Software testing increases application quality and reliability. It allows developers to find and fix software bugs, mitigate security issues, and simulate real user use cases.
It is an essential part of any application development.
Serverless is an amazing technology, almost magic-like. Serverless applications, like any other applications, require testing.
However, testing Serverless applications differs from traditional testing and introduces new challenges.
In part one, you learned why Serverless services introduce new testing challenges and my practical guidelines for testing Serverless services and AWS Lambda functions that mitigate these challenges.
In this post, you will learn to write tests for your Serverless service. We will focus on Lambda functions and provide tips & tricks and code examples by writing tests for a real Serverless application. In addition, you will learn my Serverless adaptation to the classical testing pyramid and implement it.
In part three, you will learn to test asynchronous event driven flows that may or may not contain Lambda functions, and other non-Lambda-based Serverless services.
A complimentary Serverless service project that utilizes Serverless testing best practices can be found here.
Table of Contents
The Orders Serverless Service
We will use this sample service and write tests for its Lambda function handler.
Here's the architecture diagram:
The 'order' service gets customers' orders for a single product type and saves the orders in the database.
This sample service is simple, an API Gateway that triggers a Lambda function that writes to a DynamoDB table. In addition, the Lambda function uses AppConfig for dynamic configuration and feature flags.
I use AWS CDK to deploy the order service.
I created this serverless template service that incorporated many best practices in the Serverless domain, from CI/CD and CDK to writing good function handlers.
The repository: https://github.com/ran-isenberg/aws-lambda-handler-cookbook
The Serverless Testing Pyramid
Assumptions
The definitions below are not academic; they are my definition. The definition is not as important as the substance. As long as you test these aspects of your Serverless application, you can have confidence in your overall quality.
While not mandatory, it's best you read the Serverless testing guidelines I presented in the previous post in the series.
I use Python in the examples, but the principles are relevant to most Lambda-supported programming languages.

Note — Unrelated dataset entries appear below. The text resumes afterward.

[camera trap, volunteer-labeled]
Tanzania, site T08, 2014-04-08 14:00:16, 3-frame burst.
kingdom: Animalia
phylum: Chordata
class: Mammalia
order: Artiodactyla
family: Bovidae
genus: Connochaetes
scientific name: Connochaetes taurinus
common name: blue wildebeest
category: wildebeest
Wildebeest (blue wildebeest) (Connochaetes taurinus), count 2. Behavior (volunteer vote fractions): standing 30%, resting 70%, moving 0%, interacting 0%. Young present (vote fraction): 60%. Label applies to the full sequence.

Let's go over the Serverless testing pyramid and understand the values and goals each step along the pyramid provides.
A Pyramid?!
The "Test Pyramid" is a metaphor that tells us to group software tests into buckets of different granularity. It also gives an idea of how many tests we should have in each of these groups. Although the concept of the Test Pyramid has been around for a while, teams still struggle to put it into practice properly" - Martin Fowler
Let's make sense of this diagram.
The diagram defines four levels of tests: unit, infrastructure, integration, and end-to-end (E2E). Each test has its purpose and characteristics.
Following my Servleress testing guidelines, all tests are triggered in the IDE, and the developers can add breakpoints to their code.
Each test type gets its folder in the project structure under the main '/tests' folder.
As a side note, I use 'pytest' for Python-based applications for the testing engine.
Let's review the different testing types and their characteristics.
Unit Tests
Unit tests test the functionality of individual units of code. These tests are meant to be quick, easy to debug in the IDE with breakpoints, and do not require deployment to AWS, thus making them isolated.
Unit tests come into play in the code you write, i.e., the Lambda function code.
I usually use them in two use cases:
Schema validations logic - I use Pydantic for input validation and schema validation (boto responses, API responses, input validation, etc.) use cases. The Pydantic schema can contain type and value constraint checks or even more complicated logic with the custom validator code.
Test small isolated functions or modules that have defined input and output. In this case, I want to test the specific logic of an inner function/module and verify its logic and side effects. If the function requires AWS API calls or deployed resources, stub the call or move the test to the integration tests. I don't recommend calling the handler itself at this point (it will be done as part of the integration tests), but only small isolated functions.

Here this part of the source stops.